### Task description
Copy the records below exactly. Include all of them.

### Entries shown
Segment Open

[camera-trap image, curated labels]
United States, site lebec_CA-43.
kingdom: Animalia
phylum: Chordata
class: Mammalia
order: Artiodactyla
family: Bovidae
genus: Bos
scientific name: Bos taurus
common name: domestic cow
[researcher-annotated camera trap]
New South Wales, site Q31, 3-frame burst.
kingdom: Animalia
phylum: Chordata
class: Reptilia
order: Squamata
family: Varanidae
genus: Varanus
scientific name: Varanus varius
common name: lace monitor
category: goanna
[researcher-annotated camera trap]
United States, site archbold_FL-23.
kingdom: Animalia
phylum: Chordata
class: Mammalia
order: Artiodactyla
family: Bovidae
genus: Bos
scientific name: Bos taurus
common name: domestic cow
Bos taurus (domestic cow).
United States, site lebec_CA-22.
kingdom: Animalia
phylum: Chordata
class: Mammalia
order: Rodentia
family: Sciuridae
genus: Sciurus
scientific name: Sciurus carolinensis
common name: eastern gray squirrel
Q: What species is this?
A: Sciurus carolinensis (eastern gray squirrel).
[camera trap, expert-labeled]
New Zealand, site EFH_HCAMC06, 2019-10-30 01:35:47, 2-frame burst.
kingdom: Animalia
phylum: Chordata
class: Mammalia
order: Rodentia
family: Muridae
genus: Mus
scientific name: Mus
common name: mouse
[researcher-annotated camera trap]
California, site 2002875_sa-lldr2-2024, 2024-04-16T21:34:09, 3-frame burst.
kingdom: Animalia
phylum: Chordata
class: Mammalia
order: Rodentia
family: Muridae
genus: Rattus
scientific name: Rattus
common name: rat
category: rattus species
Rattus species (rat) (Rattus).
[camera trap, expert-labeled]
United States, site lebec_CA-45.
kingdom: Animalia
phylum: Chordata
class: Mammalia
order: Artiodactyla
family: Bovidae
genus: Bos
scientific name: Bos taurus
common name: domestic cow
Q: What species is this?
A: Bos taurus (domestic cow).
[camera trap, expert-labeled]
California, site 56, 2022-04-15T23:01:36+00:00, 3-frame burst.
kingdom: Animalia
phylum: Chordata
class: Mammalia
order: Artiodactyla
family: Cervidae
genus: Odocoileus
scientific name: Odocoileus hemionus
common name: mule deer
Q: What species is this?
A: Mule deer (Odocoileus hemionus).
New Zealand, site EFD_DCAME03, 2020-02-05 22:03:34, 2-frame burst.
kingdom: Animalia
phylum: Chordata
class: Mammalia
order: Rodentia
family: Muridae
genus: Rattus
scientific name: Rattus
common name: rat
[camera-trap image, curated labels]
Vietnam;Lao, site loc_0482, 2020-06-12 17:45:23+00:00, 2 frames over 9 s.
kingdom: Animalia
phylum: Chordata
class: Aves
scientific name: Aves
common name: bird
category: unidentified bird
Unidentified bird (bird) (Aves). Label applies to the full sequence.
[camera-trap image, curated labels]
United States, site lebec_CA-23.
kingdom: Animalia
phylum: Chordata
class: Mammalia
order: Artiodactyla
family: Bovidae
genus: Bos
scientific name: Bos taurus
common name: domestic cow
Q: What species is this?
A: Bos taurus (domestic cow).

Segment Closed

### Output for this task
[camera-trap image, curated labels]
United States, site lebec_CA-43.
kingdom: Animalia
phylum: Chordata
class: Mammalia
order: Artiodactyla
family: Bovidae
genus: Bos
scientific name: Bos taurus
common name: domestic cow
[researcher-annotated camera trap]
New South Wales, site Q31, 3-frame burst.
kingdom: Animalia
phylum: Chordata
class: Reptilia
order: Squamata
family: Varanidae
genus: Varanus
scientific name: Varanus varius
common name: lace monitor
category: goanna
[researcher-annotated camera trap]
United States, site archbold_FL-23.
kingdom: Animalia
phylum: Chordata
class: Mammalia
order: Artiodactyla
family: Bovidae
genus: Bos
scientific name: Bos taurus
common name: domestic cow
Bos taurus (domestic cow).
United States, site lebec_CA-22.
kingdom: Animalia
phylum: Chordata
class: Mammalia
order: Rodentia
family: Sciuridae
genus: Sciurus
scientific name: Sciurus carolinensis
common name: eastern gray squirrel
Q: What species is this?
A: Sciurus carolinensis (eastern gray squirrel).
[camera trap, expert-labeled]
New Zealand, site EFH_HCAMC06, 2019-10-30 01:35:47, 2-frame burst.
kingdom: Animalia
phylum: Chordata
class: Mammalia
order: Rodentia
family: Muridae
genus: Mus
scientific name: Mus
common name: mouse
[researcher-annotated camera trap]
California, site 2002875_sa-lldr2-2024, 2024-04-16T21:34:09, 3-frame burst.
kingdom: Animalia
phylum: Chordata
class: Mammalia
order: Rodentia
family: Muridae
genus: Rattus
scientific name: Rattus
common name: rat
category: rattus species
Rattus species (rat) (Rattus).
[camera trap, expert-labeled]
United States, site lebec_CA-45.
kingdom: Animalia
phylum: Chordata
class: Mammalia
order: Artiodactyla
family: Bovidae
genus: Bos
scientific name: Bos taurus
common name: domestic cow
Q: What species is this?
A: Bos taurus (domestic cow).
[camera trap, expert-labeled]
California, site 56, 2022-04-15T23:01:36+00:00, 3-frame burst.
kingdom: Animalia
phylum: Chordata
class: Mammalia
order: Artiodactyla
family: Cervidae
genus: Odocoileus
scientific name: Odocoileus hemionus
common name: mule deer
Q: What species is this?
A: Mule deer (Odocoileus hemionus).
New Zealand, site EFD_DCAME03, 2020-02-05 22:03:34, 2-frame burst.
kingdom: Animalia
phylum: Chordata
class: Mammalia
order: Rodentia
family: Muridae
genus: Rattus
scientific name: Rattus
common name: rat
[camera-trap image, curated labels]
Vietnam;Lao, site loc_0482, 2020-06-12 17:45:23+00:00, 2 frames over 9 s.
kingdom: Animalia
phylum: Chordata
class: Aves
scientific name: Aves
common name: bird
category: unidentified bird
Unidentified bird (bird) (Aves). Label applies to the full sequence.
[camera-trap image, curated labels]
United States, site lebec_CA-23.
kingdom: Animalia
phylum: Chordata
class: Mammalia
order: Artiodactyla
family: Bovidae
genus: Bos
scientific name: Bos taurus
common name: domestic cow
Q: What species is this?
A: Bos taurus (domestic cow).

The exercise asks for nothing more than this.